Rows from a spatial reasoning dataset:
>> begin

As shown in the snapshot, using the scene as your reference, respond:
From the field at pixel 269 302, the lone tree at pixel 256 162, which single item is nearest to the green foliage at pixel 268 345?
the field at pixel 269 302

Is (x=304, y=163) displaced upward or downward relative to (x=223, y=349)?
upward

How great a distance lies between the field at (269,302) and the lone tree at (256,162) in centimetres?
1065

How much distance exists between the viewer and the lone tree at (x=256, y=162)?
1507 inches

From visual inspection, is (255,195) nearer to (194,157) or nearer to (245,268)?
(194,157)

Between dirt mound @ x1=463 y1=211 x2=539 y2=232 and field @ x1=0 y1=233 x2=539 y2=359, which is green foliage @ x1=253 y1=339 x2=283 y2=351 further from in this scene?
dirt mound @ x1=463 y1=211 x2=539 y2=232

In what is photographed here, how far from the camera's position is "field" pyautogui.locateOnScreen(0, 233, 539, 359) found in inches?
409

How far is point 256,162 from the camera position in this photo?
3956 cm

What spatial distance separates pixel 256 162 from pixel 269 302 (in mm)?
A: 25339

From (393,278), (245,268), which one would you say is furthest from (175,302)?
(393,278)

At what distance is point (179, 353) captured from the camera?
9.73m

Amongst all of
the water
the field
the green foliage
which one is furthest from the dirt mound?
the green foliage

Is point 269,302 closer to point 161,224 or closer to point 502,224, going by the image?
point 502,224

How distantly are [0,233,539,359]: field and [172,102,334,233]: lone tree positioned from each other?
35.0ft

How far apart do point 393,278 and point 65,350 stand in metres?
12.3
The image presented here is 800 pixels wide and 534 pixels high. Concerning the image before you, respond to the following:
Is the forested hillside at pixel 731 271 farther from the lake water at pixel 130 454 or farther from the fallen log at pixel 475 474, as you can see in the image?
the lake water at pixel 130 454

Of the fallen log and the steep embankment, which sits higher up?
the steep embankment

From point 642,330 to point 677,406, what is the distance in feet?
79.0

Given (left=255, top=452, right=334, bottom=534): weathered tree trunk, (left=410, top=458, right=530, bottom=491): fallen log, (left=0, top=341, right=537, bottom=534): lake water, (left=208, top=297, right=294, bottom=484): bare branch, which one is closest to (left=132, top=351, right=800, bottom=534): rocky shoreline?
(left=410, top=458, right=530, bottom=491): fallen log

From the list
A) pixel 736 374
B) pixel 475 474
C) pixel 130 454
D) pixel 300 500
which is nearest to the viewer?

>> end

Copy all of the rows above word for word, without changing anything.

As shown in the snapshot, using the scene as your reference, respond:
From the field at pixel 269 302, the lone tree at pixel 256 162, which single item is nearest to the green foliage at pixel 268 345?
the field at pixel 269 302

Is (x=304, y=163) displaced upward or downward relative to (x=223, y=349)?
upward

How great a distance lies between the field at (269,302) and the lone tree at (256,162) in centimetres?
1065

How much distance exists between the viewer and the lone tree at (x=256, y=162)?
1507 inches

From visual inspection, is (255,195) nearer to (194,157) or nearer to (245,268)?
(194,157)

Between dirt mound @ x1=463 y1=211 x2=539 y2=232 and field @ x1=0 y1=233 x2=539 y2=359, which is green foliage @ x1=253 y1=339 x2=283 y2=351 further from in this scene?
dirt mound @ x1=463 y1=211 x2=539 y2=232

In what is photographed here, how far from the camera's position is "field" pyautogui.locateOnScreen(0, 233, 539, 359) found in inches?
409

How far is point 256,162 from the camera position in this photo?
3956 cm

What spatial distance separates pixel 256 162 from pixel 269 302 (in mm)?
A: 25339

From (393,278), (245,268), which one would you say is furthest from (175,302)?
(393,278)

At what distance is point (179, 353) captured from the camera?
9.73m

Amongst all of
the water
the field
the green foliage
which one is furthest from the dirt mound?
the green foliage

Is point 269,302 closer to point 161,224 or closer to point 502,224, going by the image?
point 502,224

How distantly are [0,233,539,359]: field and [172,102,334,233]: lone tree positioned from each other?
35.0ft

How far apart do point 393,278 and point 65,350 stand in metres?
12.3
The image presented here is 800 pixels wide and 534 pixels high. Concerning the image before you, respond to the following:
Is the forested hillside at pixel 731 271 farther from the lake water at pixel 130 454 or farther from the fallen log at pixel 475 474, as you can see in the image?
the lake water at pixel 130 454

Of the fallen log and the steep embankment, which sits higher up?
the steep embankment

From point 642,330 to point 677,406, what is the distance in feet?
79.0

Given (left=255, top=452, right=334, bottom=534): weathered tree trunk, (left=410, top=458, right=530, bottom=491): fallen log, (left=0, top=341, right=537, bottom=534): lake water, (left=208, top=297, right=294, bottom=484): bare branch, which one is closest to (left=132, top=351, right=800, bottom=534): rocky shoreline?
(left=410, top=458, right=530, bottom=491): fallen log

From the list
A) pixel 736 374
B) pixel 475 474
C) pixel 130 454
D) pixel 300 500
which is nearest to the viewer?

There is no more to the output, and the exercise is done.